A efemeridade que caracteriza e faz parte do teatro, enquanto experiência e acontecimento, torna o registro artístico sempre um desafio. A encenação – o evento cênico – existe no tempo exato em que acontece, e a transposição de uma linguagem a outra comumente soa insuficiente. A palavra escrita se apresenta como a possibilidade de, em diferentes momentos, finalidades e formatos, registrar o processo artístico. A dramaturgia, o livro de memórias, a biografia, as ideias e concepções em nota, e a própria história do teatro são todas formas possíveis de perpetuar o acontecimento, ainda que com intensidades e formas distintas.
A exposição de materiais escritos, além do óbvio efeito de, quando em reunião, reconstituir historicamente certo contexto, compõe um importante processo que inclui a formação, divulgação e elucidação da produção artística. Antes mesmo de estabelecer formatos característicos – resenha, crítica, ensaio, artigo – os textos se apresentam potencialmente transformadores, já que podem propor formas de receber, apreender e dialogar com o universo artístico.
As maneiras possíveis de conceber análises e reflexões são bastante múltiplas e vão desde rápidos comentários, por vezes despretensiosos e superficiais, a academicismos de toda ordem, com conexões cujos trajetos podem ser complexos e constituídos em uma ótica especializada. O espaço, a finalidade, quem escreve e quem lê, são elementos fundamentais para a criação de um ambiente efetivo de troca e de construção de conhecimento, em que possam ser inseridas referências filosóficas, antropológicas e científicas ao universo teatral.
O atual contexto, no entanto, não se mostra muito producente aos interessados na relação entre o teatro e a crítica feita em veículos de comunicação de grande porte (normativos?) – cuja importância, historicamente, se revela na criação e consolidação de um modo de operação e de um pensamento em arte, nos mais variados períodos e territórios. Os motivos da aparente falência na relação teatro-“jornal”, obviamente, são muitos e nem sempre facilmente reconhecíveis. Intenções mercadológicas, mudanças na forma de concepção e apreensão da arte, da escrita e da relação entre as duas esferas, a inexistência de materiais à margem, são alguns dos pontos possíveis de análise. Referir-se à crítica de arte atualmente também significa aproximar-se a universos antes desconhecidos ao campo, tais como a curadoria, por exemplo.

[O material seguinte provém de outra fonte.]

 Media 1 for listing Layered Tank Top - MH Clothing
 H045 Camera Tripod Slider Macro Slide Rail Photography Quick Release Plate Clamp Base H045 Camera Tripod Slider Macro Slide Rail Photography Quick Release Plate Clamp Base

A narração de uma possível cronologia da crítica de teatro no Brasil inclui momentos extremamente opostos ao atual. No Rio de Janeiro, por exemplo, Sábato Magaldi, em 1950, escreveu, em média, uma crítica por dia (inclusive no dia seguinte a final da copa entre Brasil e Uruguai, o que, socialmente, é bastante representativo). Em Curitiba, na primeira metade do século XX, pelo menos sete periódicos mantinham produção frequente sobre teatro: A República, Diário da Tarde, Gazeta do Povo, O Comércio, Comércio do Paraná, A Tribuna e O Dia. Hoje, a produção divide-se entre escassas contribuições da grande imprensa (que costuma se concentrar, no que diz respeito ao teatro, na divulgação de serviços e agendamento), periódicos e revistas especializados, a produção acadêmica e, feliz e esperançosamente, os materiais da internet.
O espaço, a finalidade, quem escreve e quem lê, são elementos fundamentais para a criação de um ambiente efetivo de troca e de construção de conhecimento.
Espaços como Horizonte da Cena (leia aqui) e Questão de Crítica (leia aqui) são exemplos de como a internet se tornou um lugar de exercício e experimentação da crítica teatral brasileira. Textos mais longos e densos, recursos audiovisuais reunidos em única plataforma, as próprias ferramentas da internet e a relação direta com o público pretendido, faz com que os portais, os sites e blogs sejam um meio de comunicação inventivo e engajado.
Produzir uma coluna de teatro em Curitiba exige a atenção a uma porção de circunstâncias: a atual ausência de espaços críticos e reflexivos empenhados no teatro local, o contato com companhias, grupos e coletivos cujas produções e pesquisas são variadas e apontam para diferentes esferas e linguagens artísticas, o contexto cultural e artístico fragilizado por uma conjuntura política desrespeitosa com a cultura (sugiro a leitura deste manifesto, elaborado pela Frente Acorda Cultura Curitiba), as especificidades de uma cidade e suas relações com a arte (o fato de ter um dos maiores Festivais de Teatro do país, e, no entanto, uma escassez de público teatral no resto do ano, por exemplo), a identidade artística da capital e do estado (leia aqui), e, obviamente, as idiossincrasias do teatro e da escrita sobre o teatro.
Mais do que um espaço de comunicação, análise e crítica do teatro local, essa coluna se propõe enquanto diálogo entre possíveis maneiras de ver as artes cênicas e suas relações com esferas outras. É um convite, antes de tudo!